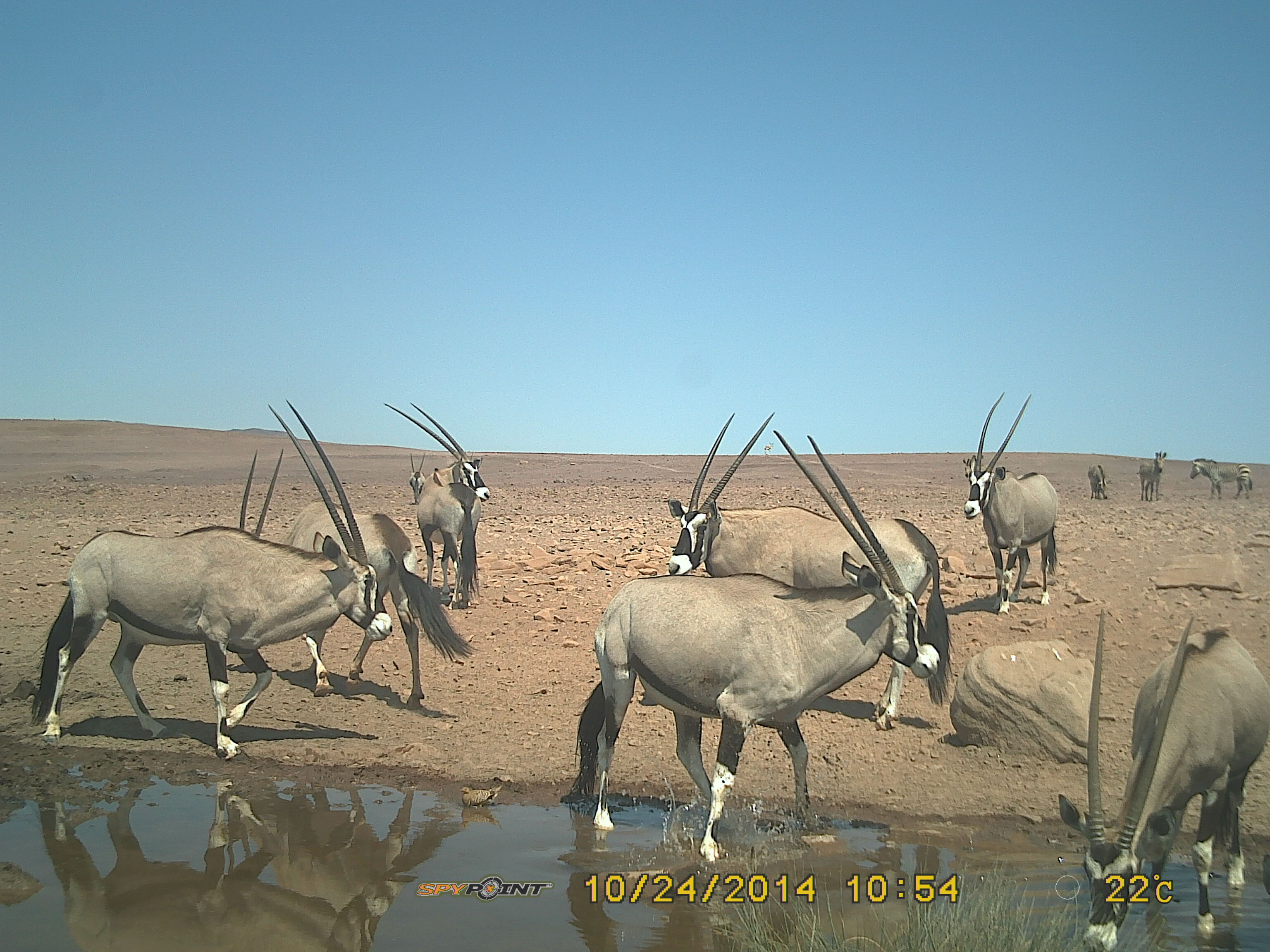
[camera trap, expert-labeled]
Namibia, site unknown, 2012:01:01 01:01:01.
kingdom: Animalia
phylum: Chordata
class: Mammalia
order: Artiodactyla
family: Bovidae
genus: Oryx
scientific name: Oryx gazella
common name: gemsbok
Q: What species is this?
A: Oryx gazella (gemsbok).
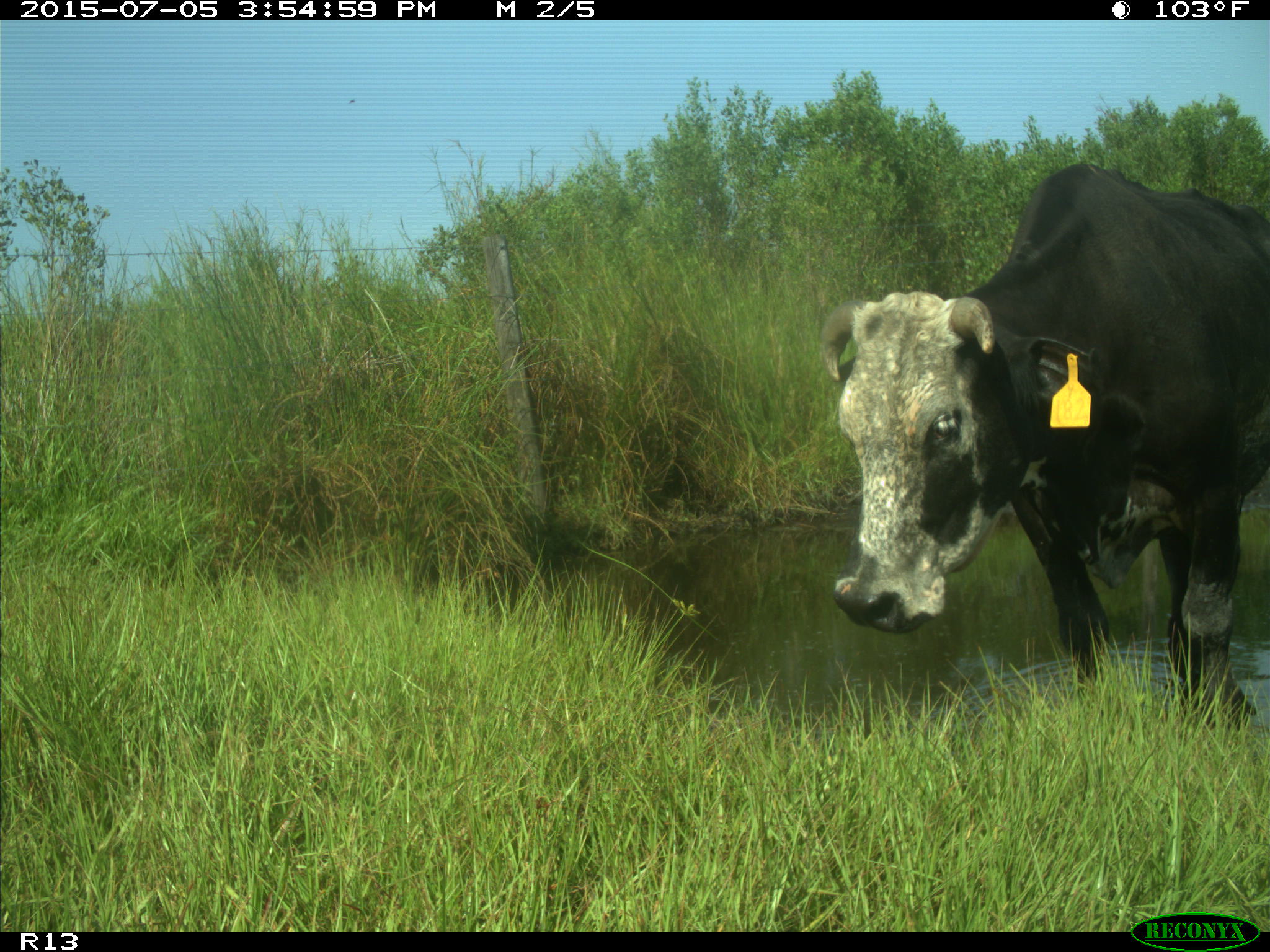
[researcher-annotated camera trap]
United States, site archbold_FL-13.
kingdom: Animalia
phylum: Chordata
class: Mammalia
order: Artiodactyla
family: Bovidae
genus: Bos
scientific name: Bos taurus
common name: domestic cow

Try it ▸
Write out the data above in full and exactly, but without the pictures.

Your solution ▸
[camera trap, expert-labeled]
Namibia, site unknown, 2012:01:01 01:01:01.
kingdom: Animalia
phylum: Chordata
class: Mammalia
order: Artiodactyla
family: Bovidae
genus: Oryx
scientific name: Oryx gazella
common name: gemsbok
Q: What species is this?
A: Oryx gazella (gemsbok).
[researcher-annotated camera trap]
United States, site archbold_FL-13.
kingdom: Animalia
phylum: Chordata
class: Mammalia
order: Artiodactyla
family: Bovidae
genus: Bos
scientific name: Bos taurus
common name: domestic cow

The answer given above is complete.